_The input:_
======

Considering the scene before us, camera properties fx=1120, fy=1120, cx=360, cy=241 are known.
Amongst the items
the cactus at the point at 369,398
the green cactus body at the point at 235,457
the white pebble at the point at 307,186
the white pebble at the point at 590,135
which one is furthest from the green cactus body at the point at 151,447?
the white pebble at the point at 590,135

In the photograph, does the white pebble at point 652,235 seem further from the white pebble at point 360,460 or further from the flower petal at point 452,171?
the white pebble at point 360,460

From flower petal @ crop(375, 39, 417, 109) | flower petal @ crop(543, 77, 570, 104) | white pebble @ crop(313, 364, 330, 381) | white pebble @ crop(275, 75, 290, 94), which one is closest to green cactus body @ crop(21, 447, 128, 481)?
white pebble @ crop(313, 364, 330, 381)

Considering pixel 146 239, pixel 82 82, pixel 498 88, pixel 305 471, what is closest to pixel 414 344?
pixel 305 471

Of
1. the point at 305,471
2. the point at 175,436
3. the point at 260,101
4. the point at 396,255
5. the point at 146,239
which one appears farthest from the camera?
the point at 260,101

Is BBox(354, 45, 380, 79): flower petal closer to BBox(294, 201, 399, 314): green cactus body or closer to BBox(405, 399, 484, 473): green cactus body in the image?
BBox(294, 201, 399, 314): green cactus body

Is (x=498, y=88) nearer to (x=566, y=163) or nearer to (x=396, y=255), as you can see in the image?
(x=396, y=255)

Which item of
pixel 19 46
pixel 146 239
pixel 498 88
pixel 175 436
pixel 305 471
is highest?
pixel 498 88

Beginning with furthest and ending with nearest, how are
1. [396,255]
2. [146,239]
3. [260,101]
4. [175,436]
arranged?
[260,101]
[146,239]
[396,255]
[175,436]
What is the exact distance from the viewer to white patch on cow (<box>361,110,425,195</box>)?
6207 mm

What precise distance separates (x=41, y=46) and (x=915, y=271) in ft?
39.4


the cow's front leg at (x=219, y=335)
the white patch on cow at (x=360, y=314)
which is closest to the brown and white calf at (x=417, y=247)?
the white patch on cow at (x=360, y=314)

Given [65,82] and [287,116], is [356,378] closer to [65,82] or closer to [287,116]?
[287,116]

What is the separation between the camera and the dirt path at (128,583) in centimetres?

======

_Instructions to follow:_ Copy out all of the records above word for word, leaving every line unchanged.

_Solved problem:_
Considering the scene before us, camera properties fx=1120, fy=1120, cx=360, cy=241 are known.
Amongst the items
the cactus at the point at 369,398
the green cactus body at the point at 235,457
the white pebble at the point at 307,186
the white pebble at the point at 590,135
which one is furthest from the green cactus body at the point at 151,447?
the white pebble at the point at 590,135

In the photograph, does the white pebble at point 652,235 seem further from the white pebble at point 360,460 or further from the flower petal at point 452,171?
the white pebble at point 360,460

From flower petal @ crop(375, 39, 417, 109) | flower petal @ crop(543, 77, 570, 104) | white pebble @ crop(313, 364, 330, 381) | white pebble @ crop(275, 75, 290, 94), which one is closest to green cactus body @ crop(21, 447, 128, 481)?
white pebble @ crop(313, 364, 330, 381)

Considering pixel 146 239, pixel 82 82, pixel 498 88, pixel 305 471, what is closest to pixel 414 344?
pixel 305 471

Of
1. the point at 305,471
2. the point at 175,436
3. the point at 260,101
4. the point at 396,255
5. the point at 146,239
which one appears farthest from the camera?
the point at 260,101

Is BBox(354, 45, 380, 79): flower petal closer to BBox(294, 201, 399, 314): green cactus body or closer to BBox(405, 399, 484, 473): green cactus body in the image?
BBox(294, 201, 399, 314): green cactus body

Is (x=498, y=88) nearer to (x=566, y=163) or nearer to (x=396, y=255), as you can see in the image?
(x=396, y=255)

Which item of
pixel 19 46
pixel 146 239
pixel 498 88
pixel 175 436
pixel 305 471
is highest?
pixel 498 88

Beginning with furthest and ending with nearest, how are
1. [396,255]
2. [146,239]
3. [260,101]
4. [175,436]
arranged?
[260,101]
[146,239]
[396,255]
[175,436]
What is the exact distance from the viewer to white patch on cow (<box>361,110,425,195</box>)?
6207 mm

What precise distance separates (x=41, y=46) and (x=915, y=271) in ft?
39.4


the cow's front leg at (x=219, y=335)
the white patch on cow at (x=360, y=314)
which is closest to the brown and white calf at (x=417, y=247)?
the white patch on cow at (x=360, y=314)

Given [65,82] and [287,116], is [356,378] closer to [65,82] or closer to [287,116]?
[287,116]

What is the separation between the camera and the dirt path at (128,583) in centimetres?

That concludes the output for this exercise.